To obtain tax-exempt status, an organization must describe itself to the Internal Revenue Service and outline its intention to advance charitable, educational, scientific, or religious objectives. Current law already prohibits charities from supporting listed terrorist organizations and permits the IRS to suspend the tax-exempt status of any charity involved in or supporting terrorist activity. If a charity believes its tax-exempt status has been unfairly suspended, it can request an administrative review from the IRS and subsequently challenge the decision in court.

Roger Colinvaux, a law professor at The Catholic University of America, explained, “The typical IRS investigations are based on how the money is being used and whether the money is being used to further exempt purposes or if overall the organization is not actually operated for its exempt purposes or providing private benefits or is self dealing, or something like that.” He added that IRS investigations are not usually “targeted toward an organization’s viewpoint and really viewpoint shouldn’t come into it at all.”
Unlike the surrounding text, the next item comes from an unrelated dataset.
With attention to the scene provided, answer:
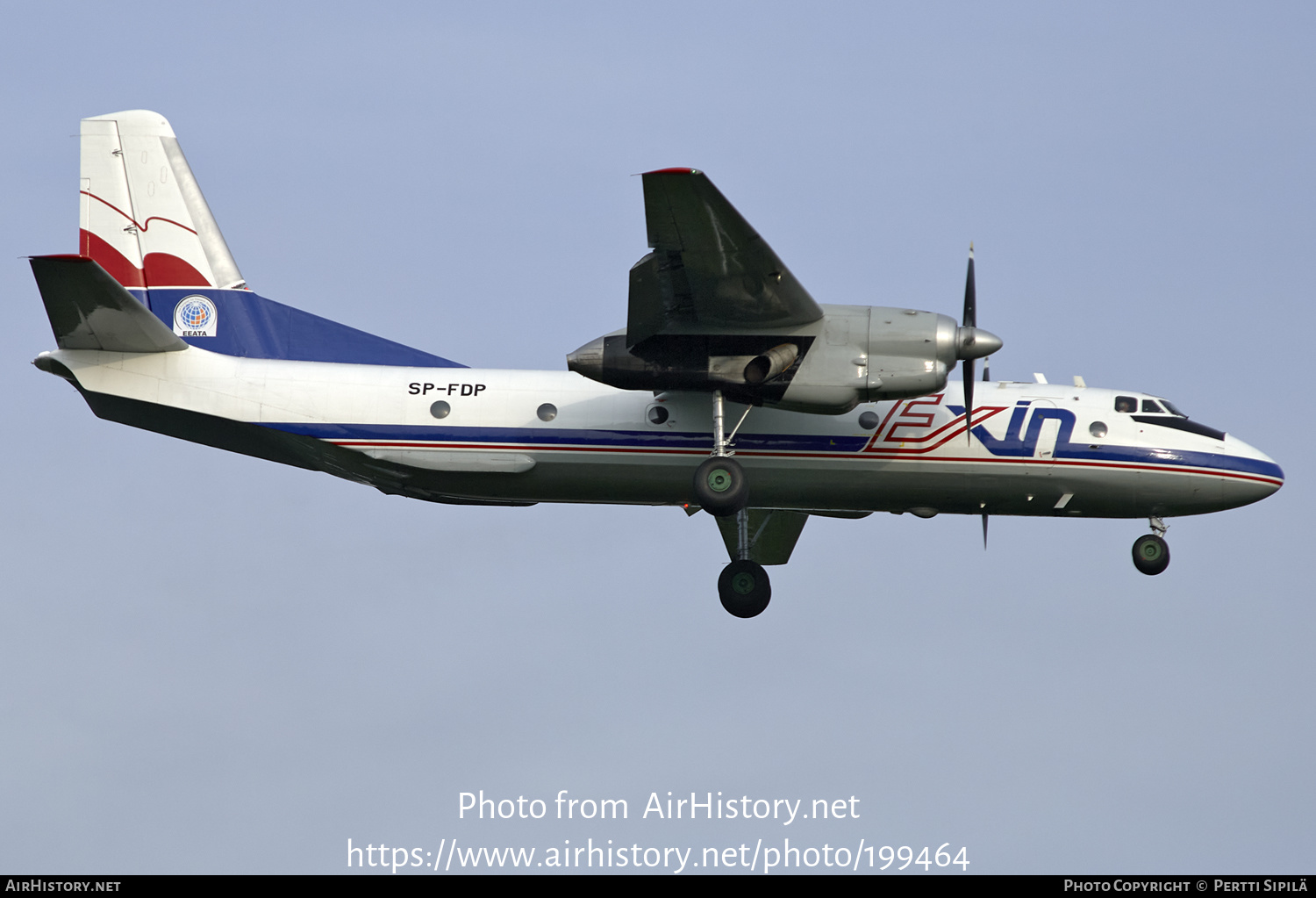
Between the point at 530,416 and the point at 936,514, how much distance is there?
22.1 feet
Trump has increasingly demonstrated a willingness to utilize the power of the Federal government to regulate speech. On Wednesday, ABC altered its content hours after Federal Communications Commission Chairman Brendan Carr had voiced complaints on a podcast about comments Kimmel made concerning Kirk’s shooting. Carr holds influence over local stations’ broadcast licenses, as well as a merger being pursued by the owners of some ABC affiliate stations. Carr stated, “We can do this the easy way, or the hard way.”

ABC’s swift compliance seemingly emboldened Trump. During his return flight to Washington, he remarked on Air Force One that if stations “give me only bad publicity—press—and they’re getting a license, I would think maybe their license should be taken away.”

During Vance’s podcast appearance last Monday, White House Deputy Chief of Staff for Policy Stephen Miller disclosed that one of the final messages Charlie Kirk sent him urged the Trump administration to develop a strategy to counter left-wing organizations promoting violence. Miller declared, “I will write those words on my heart and I will carry them out.”

The threats emanating from Vance and a senior Trump official caused alarm among many of the nation’s major philanthropic organizations. In response, 158 philanthropic organizations published an open letter Wednesday, asserting that political violence “has no place in our democracy” and that organizations “should not be attacked for carrying out their missions or expressing their values in support of the communities they serve.” The letter’s signatories included both the Ford Foundation and Open Society Foundations, alongside other prominent charitable organizations such as the Robert Wood Johnson Foundation, the Mellon Foundation, and the Bush Foundation. The letter concluded by stating, “Attempts to silence speech, criminalize opposing viewpoints, and misrepresent and limit charitable giving undermine our democracy and harm all Americans.”

Patrick G. Eddington, a senior fellow at the Cato Institute, noted a lengthy history of political figures improperly deploying the IRS for political purposes. He wrote in an email, “The IRS has been misused repeatedly for politically motivated audits/reviews from the McCarthy era onwards.” Eddington cited the controversy surrounding IRS audits of various Tea Party groups as a more recent example, with many groups alleging they were unfairly singled out. The Trump administration reached a settlement over the IRS investigations in 2017.

Congress was sufficiently concerned about White House involvement in IRS activities to pass a law in 1998 explicitly prohibiting “executive branch influence over taxpayer audits and other investigations.” The law makes it illegal for a President, Vice President, or any employee in their offices “to request, directly or indirectly, any officer or employee of the Internal Revenue Service to conduct or terminate an audit or other investigation of any particular taxpayer with respect to the tax liability of such taxpayer.”